Als US-Präsident Joe Biden vor einem Jahr Indiens Premierminister Narendra Modi im Weissen Haus empfing, klang er enthusiastisch. Er sprach vom «enormen Respekt zwischen den beiden Ländern – weil beide Demokratien sind». Seither kehrte angesichts der verhaltenen Annäherung jedoch Ernüchterung ein.
Drei Ereignisse förderten die Skepsis: Auf dem Asien-Sicherheitsgipfel in Singapur war Indien nur mit Vertretern niedrigeren Ranges vor Ort. Das war zwar mit den gerade stattfindenden Wahlen zu erklären. Doch die Lesart, Delhi wolle sich in den Auseinandersetzungen auf dem Gipfel zwischen China und den USA nicht positionieren, dürfte auch nicht falsch sein.
Zurückhaltung im Ukraine-Konflikt
Danach kamen, trotz Drängens der Ukraine, der Schweiz und vor allem der USA, weder der Premierminister noch der Aussenminister zum Ukraine-Gipfel auf dem Bürgenstock, sondern bloss ein Diplomat.
«Und Indien ist auch nicht interessiert, einen Folgegipfel für einen gerechten Frieden in der Ukraine zu veranstalten, obschon es dazu geeignet wäre», so Viraj Solanki, Indien-Fachmann beim Londoner Strategieinstitut IISS.
Indien ist sehr darauf bedacht, nicht als pro-westlich dazustehen, sondern als eigenständiger Machtpol.

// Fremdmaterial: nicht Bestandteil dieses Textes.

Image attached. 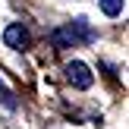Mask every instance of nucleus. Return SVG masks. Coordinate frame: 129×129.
I'll return each mask as SVG.
<instances>
[{
	"instance_id": "nucleus-1",
	"label": "nucleus",
	"mask_w": 129,
	"mask_h": 129,
	"mask_svg": "<svg viewBox=\"0 0 129 129\" xmlns=\"http://www.w3.org/2000/svg\"><path fill=\"white\" fill-rule=\"evenodd\" d=\"M66 79L73 82L76 88H91V82H94V76H91V69L85 66L82 60H73L66 66Z\"/></svg>"
},
{
	"instance_id": "nucleus-2",
	"label": "nucleus",
	"mask_w": 129,
	"mask_h": 129,
	"mask_svg": "<svg viewBox=\"0 0 129 129\" xmlns=\"http://www.w3.org/2000/svg\"><path fill=\"white\" fill-rule=\"evenodd\" d=\"M3 41L10 44V47H28V31H25V25L22 22H13V25H6V31H3Z\"/></svg>"
},
{
	"instance_id": "nucleus-3",
	"label": "nucleus",
	"mask_w": 129,
	"mask_h": 129,
	"mask_svg": "<svg viewBox=\"0 0 129 129\" xmlns=\"http://www.w3.org/2000/svg\"><path fill=\"white\" fill-rule=\"evenodd\" d=\"M50 44H54V47H73L76 38H73L69 28H57V31H50Z\"/></svg>"
},
{
	"instance_id": "nucleus-4",
	"label": "nucleus",
	"mask_w": 129,
	"mask_h": 129,
	"mask_svg": "<svg viewBox=\"0 0 129 129\" xmlns=\"http://www.w3.org/2000/svg\"><path fill=\"white\" fill-rule=\"evenodd\" d=\"M101 10H104L107 16H120V13H123V0H101Z\"/></svg>"
},
{
	"instance_id": "nucleus-5",
	"label": "nucleus",
	"mask_w": 129,
	"mask_h": 129,
	"mask_svg": "<svg viewBox=\"0 0 129 129\" xmlns=\"http://www.w3.org/2000/svg\"><path fill=\"white\" fill-rule=\"evenodd\" d=\"M0 98H3V107H10V110L16 107V101H13V94H10V91H0Z\"/></svg>"
}]
</instances>
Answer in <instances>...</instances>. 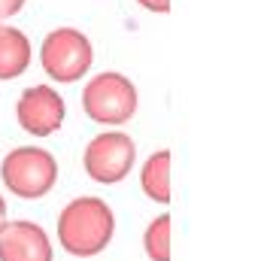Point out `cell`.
<instances>
[{
    "instance_id": "obj_2",
    "label": "cell",
    "mask_w": 261,
    "mask_h": 261,
    "mask_svg": "<svg viewBox=\"0 0 261 261\" xmlns=\"http://www.w3.org/2000/svg\"><path fill=\"white\" fill-rule=\"evenodd\" d=\"M0 179L6 192L21 200H40L58 182V161L49 149L15 146L0 161Z\"/></svg>"
},
{
    "instance_id": "obj_11",
    "label": "cell",
    "mask_w": 261,
    "mask_h": 261,
    "mask_svg": "<svg viewBox=\"0 0 261 261\" xmlns=\"http://www.w3.org/2000/svg\"><path fill=\"white\" fill-rule=\"evenodd\" d=\"M21 6H24V0H0V21L3 18H12Z\"/></svg>"
},
{
    "instance_id": "obj_10",
    "label": "cell",
    "mask_w": 261,
    "mask_h": 261,
    "mask_svg": "<svg viewBox=\"0 0 261 261\" xmlns=\"http://www.w3.org/2000/svg\"><path fill=\"white\" fill-rule=\"evenodd\" d=\"M170 228L173 219L167 213H161L158 219H152L143 231V252L149 261H170Z\"/></svg>"
},
{
    "instance_id": "obj_8",
    "label": "cell",
    "mask_w": 261,
    "mask_h": 261,
    "mask_svg": "<svg viewBox=\"0 0 261 261\" xmlns=\"http://www.w3.org/2000/svg\"><path fill=\"white\" fill-rule=\"evenodd\" d=\"M31 67V40L18 28H0V79H18Z\"/></svg>"
},
{
    "instance_id": "obj_7",
    "label": "cell",
    "mask_w": 261,
    "mask_h": 261,
    "mask_svg": "<svg viewBox=\"0 0 261 261\" xmlns=\"http://www.w3.org/2000/svg\"><path fill=\"white\" fill-rule=\"evenodd\" d=\"M55 249L43 225L15 219L0 225V261H52Z\"/></svg>"
},
{
    "instance_id": "obj_9",
    "label": "cell",
    "mask_w": 261,
    "mask_h": 261,
    "mask_svg": "<svg viewBox=\"0 0 261 261\" xmlns=\"http://www.w3.org/2000/svg\"><path fill=\"white\" fill-rule=\"evenodd\" d=\"M140 189L155 203H170L173 200V195H170V152L167 149L146 158V164L140 170Z\"/></svg>"
},
{
    "instance_id": "obj_13",
    "label": "cell",
    "mask_w": 261,
    "mask_h": 261,
    "mask_svg": "<svg viewBox=\"0 0 261 261\" xmlns=\"http://www.w3.org/2000/svg\"><path fill=\"white\" fill-rule=\"evenodd\" d=\"M6 222V197L0 195V225Z\"/></svg>"
},
{
    "instance_id": "obj_1",
    "label": "cell",
    "mask_w": 261,
    "mask_h": 261,
    "mask_svg": "<svg viewBox=\"0 0 261 261\" xmlns=\"http://www.w3.org/2000/svg\"><path fill=\"white\" fill-rule=\"evenodd\" d=\"M116 234V213L103 197H73L58 216V243L73 258L100 255Z\"/></svg>"
},
{
    "instance_id": "obj_3",
    "label": "cell",
    "mask_w": 261,
    "mask_h": 261,
    "mask_svg": "<svg viewBox=\"0 0 261 261\" xmlns=\"http://www.w3.org/2000/svg\"><path fill=\"white\" fill-rule=\"evenodd\" d=\"M82 110L97 125H125L137 113V88L128 76L107 70L82 88Z\"/></svg>"
},
{
    "instance_id": "obj_6",
    "label": "cell",
    "mask_w": 261,
    "mask_h": 261,
    "mask_svg": "<svg viewBox=\"0 0 261 261\" xmlns=\"http://www.w3.org/2000/svg\"><path fill=\"white\" fill-rule=\"evenodd\" d=\"M64 116H67V103L52 85L24 88L18 103H15V119H18L21 130H28L31 137L55 134L64 125Z\"/></svg>"
},
{
    "instance_id": "obj_4",
    "label": "cell",
    "mask_w": 261,
    "mask_h": 261,
    "mask_svg": "<svg viewBox=\"0 0 261 261\" xmlns=\"http://www.w3.org/2000/svg\"><path fill=\"white\" fill-rule=\"evenodd\" d=\"M91 40L76 28H55L52 34H46L40 46V64L55 82H76L91 70Z\"/></svg>"
},
{
    "instance_id": "obj_5",
    "label": "cell",
    "mask_w": 261,
    "mask_h": 261,
    "mask_svg": "<svg viewBox=\"0 0 261 261\" xmlns=\"http://www.w3.org/2000/svg\"><path fill=\"white\" fill-rule=\"evenodd\" d=\"M137 161V146L125 130H103L97 134L85 152H82V167L85 173L100 182V186H116L130 173Z\"/></svg>"
},
{
    "instance_id": "obj_12",
    "label": "cell",
    "mask_w": 261,
    "mask_h": 261,
    "mask_svg": "<svg viewBox=\"0 0 261 261\" xmlns=\"http://www.w3.org/2000/svg\"><path fill=\"white\" fill-rule=\"evenodd\" d=\"M149 12H170V0H137Z\"/></svg>"
}]
</instances>
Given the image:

Für Empörung im Westen sorgte neulich schliesslich Modis freundschaftlicher Besuch beim russischen Diktator Wladimir Putin. «Indien verteidigt in erster Linie entschlossen seine eigenen Interessen», erklärt Antoine Levesques , Südasien-Experte beim IISS.
Und diese bestehen auch in einer weiterhin engen Rüstungszusammenarbeit mit Moskau und der Chance, zu Vorzugspreisen massenhaft russische Waren, vor allem auch Rohstoffe, zu importieren, die Russland im Westen nicht mehr loswird.
Bloss Reaktion auf Chinas Provokationen
Die Beispiele zeigen: Wird in Washington eine strategische Partnerschaft mit Indien beschworen und gar eine De-facto-Allianz, so ist das weit übertrieben. Von einer Busenfreundschaft kann keine Rede sein, nicht mal von einer Zweckehe. Die Braut ziert sich.
Die indische Annäherung an den Westen ist primär eine Reaktion auf das forsche Vormachtstreben Chinas im gesamten asiatisch-pazifischen Raum. Dagegen sucht Modi Verbündete, in den USA und zunehmend auch bei asiatischen Ländern.
«Hingegen ist Indien sehr darauf bedacht, nicht als prowestlich dazustehen, sondern als eigenständiger Machtpol», so Levesques. Obschon die koloniale Vergangenheit weit zurückliegt, schwingt bis heute zudem ein Grundmisstrauen gegenüber westlichen Mächten mit.
Mit angezogener Handbremse
Obschon also die USA bereit sind, mit Indien selbst in sensiblen Bereichen wie Rüstung und Atomtechnologie eng zusammenzuarbeiten, engagiert sich Delhi weniger als Washington möchte.
Deutlich äussert sich das in der sogenannten Quad-Gruppe. Ihr gehören neben den USA und Indien auch Japan und Australien an. Peking bezeichnet sie als «informelle Anti-China-Allianz». Da die Quad-Gruppe ein Gegengewicht zu China bildet, macht Indien zwar mit, jedoch stets mit angezogener Handbremse.
Auch da, so Solanki, wünschten sich die USA mehr. Weil daraus nichts werden dürfte, bauten sie nun an alternativen Sicherheitspartnerschaften im indopazifischen Raum.
Die Chancen für eine wirklich enge amerikanisch-indische Freundschaft scheinen also weitaus geringer, als viele in Washington dachten.